== EXERCISE DETAILS ==
Answer these questions from the passage on American and European positions in 2011:
1. Who was the US Special Envoy for Middle East Peace who resigned?
2. Which three European countries voted in the UN Security Council for the proposal condemning Israel's settlement building?
3. What is Arab public opinion's stance on offering concessions to Israel?

On the American side, the most obvious sign of the decline in the White House’s diplomatic efforts during 2011 was the resignation of US Special Envoy for Middle East Peace George Mitchell, followed by the resignation of Dennis Ross who served as Middle East adviser to the president in the National Security Council and its Senior Director for the Central Region, which includes the Middle East. Added to that, America has returned to its traditional stance of pressuring the Palestinians and appeasing the Israelis. The American administration’s endeavor to resume political negotiations, within the framework of a balance of power that favors Israel, came within this context; for it turned a blind eye to Israel’s accelerating settlement expansion in East Jerusalem and the rest of the West Bank (WB) and tried to pressure the Palestinians into abandoning their condition of a total cessation of Israeli settlement activities before resuming negotiations. At the same time, it had a strongly negative stance towards the Palestinians’ approach to the UN, by threatening to cut its economic aid to the PA, by cutting off funds to the United Nations Educational Scientific and Cultural Organization (UNESCO) after the organization granted full membership to the state of Palestine, and by opposing the rapprochement between Fatah and Hamas, the upshot being a weakening of the Palestinian position through attempting to deprive it of any means of pressure it had.

For its part, the European position during 2011 tended to remain in general consistent with that of the US. However, regarding Israeli settlement activity, it differentiated itself from the American position by stressing its rejection of it. The European countries (UK, France, and Germany) voted in the UN Security Council in favor of a proposal that condemns Israel because of its settlement building. However, the American veto prevented the ratification of this proposal. Furthermore, there was a split in the stances of EU member countries toward the Palestinian bid for membership in the UN. Catherine Ashton, High Representative of the Union for Foreign Affairs and Security Policy, emphasized that each of the EU 27 member states will vote individually in case the Palestinians unilaterally sought recognition from the UN for their independent state.

American and European positions revealed their concern lest the changes in the Arab world led to the strengthening of the Arab movement that rejects long-standing official Arab attitudes towards Israel, whether because of the growing opportunities for Islamic movements to reach the seats of power or in view of the growing role of the Arab street in political decision-making. Arab public opinion overwhelmingly opposes offering any concessions to Israel. This was reflected in the western countries’ urging Israel to forge ahead with the peace settlement.

== MATERIAL PROVIDED ==
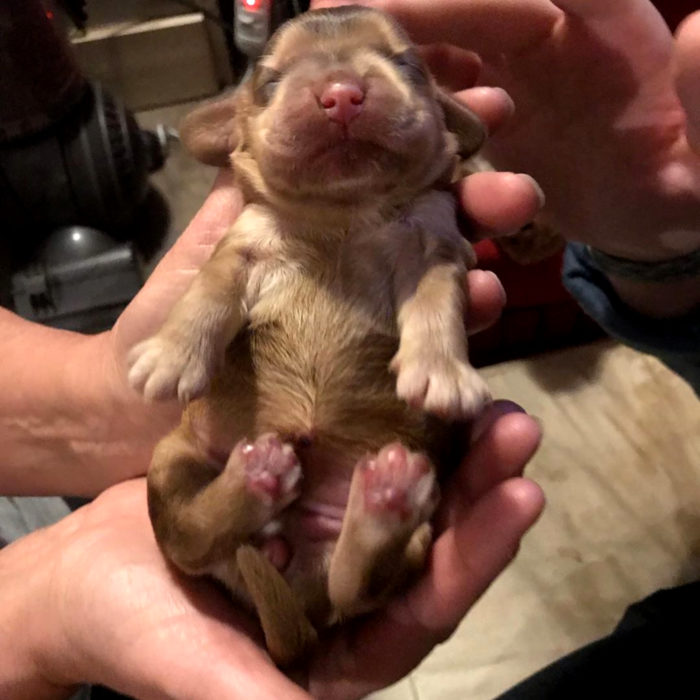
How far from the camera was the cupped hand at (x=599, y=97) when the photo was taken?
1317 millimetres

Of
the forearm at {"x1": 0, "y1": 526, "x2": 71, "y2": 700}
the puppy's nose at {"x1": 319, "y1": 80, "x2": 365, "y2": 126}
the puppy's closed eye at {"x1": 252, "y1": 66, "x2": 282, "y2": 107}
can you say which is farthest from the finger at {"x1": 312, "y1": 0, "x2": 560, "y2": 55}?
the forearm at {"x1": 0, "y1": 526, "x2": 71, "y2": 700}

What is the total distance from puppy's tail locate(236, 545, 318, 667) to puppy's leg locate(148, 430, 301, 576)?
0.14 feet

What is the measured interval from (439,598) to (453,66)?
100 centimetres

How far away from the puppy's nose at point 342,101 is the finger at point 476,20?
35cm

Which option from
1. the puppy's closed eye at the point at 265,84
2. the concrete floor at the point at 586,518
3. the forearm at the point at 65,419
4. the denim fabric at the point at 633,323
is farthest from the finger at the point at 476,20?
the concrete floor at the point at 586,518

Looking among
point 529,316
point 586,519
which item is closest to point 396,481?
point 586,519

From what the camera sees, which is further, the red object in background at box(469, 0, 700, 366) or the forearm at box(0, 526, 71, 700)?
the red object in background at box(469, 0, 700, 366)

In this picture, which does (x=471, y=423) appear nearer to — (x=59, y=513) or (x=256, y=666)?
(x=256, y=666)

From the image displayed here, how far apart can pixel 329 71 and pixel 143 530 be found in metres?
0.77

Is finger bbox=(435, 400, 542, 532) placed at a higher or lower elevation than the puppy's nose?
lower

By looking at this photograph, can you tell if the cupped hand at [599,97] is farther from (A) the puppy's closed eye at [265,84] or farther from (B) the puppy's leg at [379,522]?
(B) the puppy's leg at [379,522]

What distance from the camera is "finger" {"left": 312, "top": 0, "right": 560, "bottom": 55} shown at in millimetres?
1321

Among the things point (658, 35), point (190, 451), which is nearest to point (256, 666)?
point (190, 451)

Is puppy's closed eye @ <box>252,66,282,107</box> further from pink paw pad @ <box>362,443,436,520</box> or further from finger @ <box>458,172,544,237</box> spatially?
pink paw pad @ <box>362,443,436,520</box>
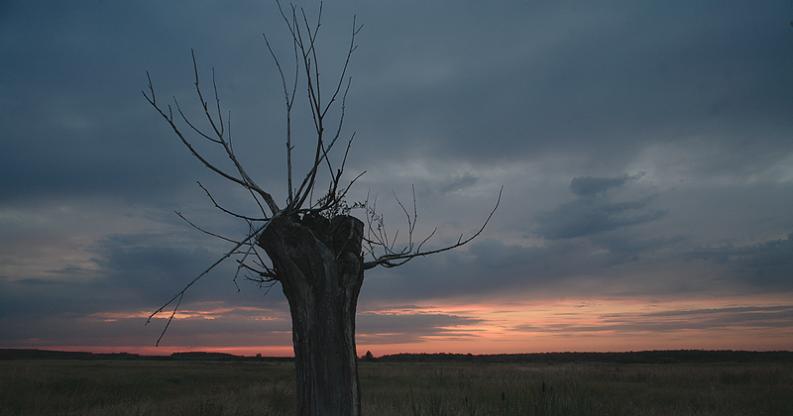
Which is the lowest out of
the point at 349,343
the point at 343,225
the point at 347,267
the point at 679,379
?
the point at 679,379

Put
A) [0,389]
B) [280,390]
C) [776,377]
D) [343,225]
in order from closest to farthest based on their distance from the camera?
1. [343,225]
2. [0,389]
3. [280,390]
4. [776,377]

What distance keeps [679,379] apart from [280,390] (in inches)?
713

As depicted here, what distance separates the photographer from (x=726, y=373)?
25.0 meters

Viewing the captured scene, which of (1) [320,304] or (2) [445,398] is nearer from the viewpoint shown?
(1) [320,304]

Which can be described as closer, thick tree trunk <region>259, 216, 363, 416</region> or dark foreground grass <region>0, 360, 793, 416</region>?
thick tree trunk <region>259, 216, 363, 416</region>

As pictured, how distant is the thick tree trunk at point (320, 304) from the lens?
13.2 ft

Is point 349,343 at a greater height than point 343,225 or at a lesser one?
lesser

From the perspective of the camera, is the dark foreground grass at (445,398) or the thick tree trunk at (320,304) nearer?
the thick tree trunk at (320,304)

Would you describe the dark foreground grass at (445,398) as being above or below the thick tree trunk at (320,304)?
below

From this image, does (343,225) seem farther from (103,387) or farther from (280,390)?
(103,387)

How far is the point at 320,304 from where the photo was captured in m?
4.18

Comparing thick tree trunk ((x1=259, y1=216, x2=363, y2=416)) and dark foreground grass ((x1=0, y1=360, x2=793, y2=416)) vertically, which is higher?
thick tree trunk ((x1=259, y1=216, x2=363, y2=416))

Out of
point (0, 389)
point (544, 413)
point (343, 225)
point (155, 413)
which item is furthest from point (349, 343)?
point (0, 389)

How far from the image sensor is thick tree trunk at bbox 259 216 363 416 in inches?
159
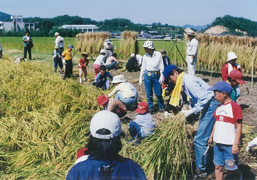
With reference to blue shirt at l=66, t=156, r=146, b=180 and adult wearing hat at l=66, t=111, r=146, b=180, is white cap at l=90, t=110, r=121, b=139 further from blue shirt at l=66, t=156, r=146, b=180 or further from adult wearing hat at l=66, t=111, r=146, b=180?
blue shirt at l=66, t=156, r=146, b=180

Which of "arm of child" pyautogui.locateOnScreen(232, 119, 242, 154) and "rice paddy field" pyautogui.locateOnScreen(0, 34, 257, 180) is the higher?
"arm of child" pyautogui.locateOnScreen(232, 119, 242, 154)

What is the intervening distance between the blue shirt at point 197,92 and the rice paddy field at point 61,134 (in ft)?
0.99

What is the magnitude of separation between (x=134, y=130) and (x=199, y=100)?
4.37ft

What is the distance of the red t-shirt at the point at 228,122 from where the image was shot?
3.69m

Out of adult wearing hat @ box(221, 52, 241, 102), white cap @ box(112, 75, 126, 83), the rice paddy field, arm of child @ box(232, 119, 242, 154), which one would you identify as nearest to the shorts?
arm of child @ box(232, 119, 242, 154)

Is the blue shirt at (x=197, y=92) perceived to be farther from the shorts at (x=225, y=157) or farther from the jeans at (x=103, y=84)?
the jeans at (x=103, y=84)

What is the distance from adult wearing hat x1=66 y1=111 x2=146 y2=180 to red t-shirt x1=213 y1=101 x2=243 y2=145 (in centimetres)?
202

== RESPONSE TO THE TASK ==
1. George Mitchell
2. The UK, France, and Germany
3. It overwhelmingly opposes offering any concessions to Israel.